* Directive
Copy the text of every record below word for word, leaving the pictures out.

— START Extracted records —

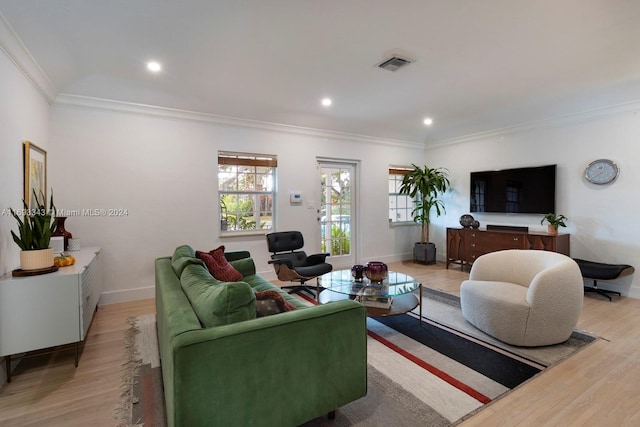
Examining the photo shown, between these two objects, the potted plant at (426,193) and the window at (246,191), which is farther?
the potted plant at (426,193)

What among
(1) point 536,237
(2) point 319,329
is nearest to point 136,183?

— END Extracted records —

* Exercise answer
Examining the photo shown, between these two objects, the potted plant at (426,193) and the window at (246,191), which is farther?
the potted plant at (426,193)

What among
(1) point 536,237
(2) point 319,329
is nearest to point 136,183?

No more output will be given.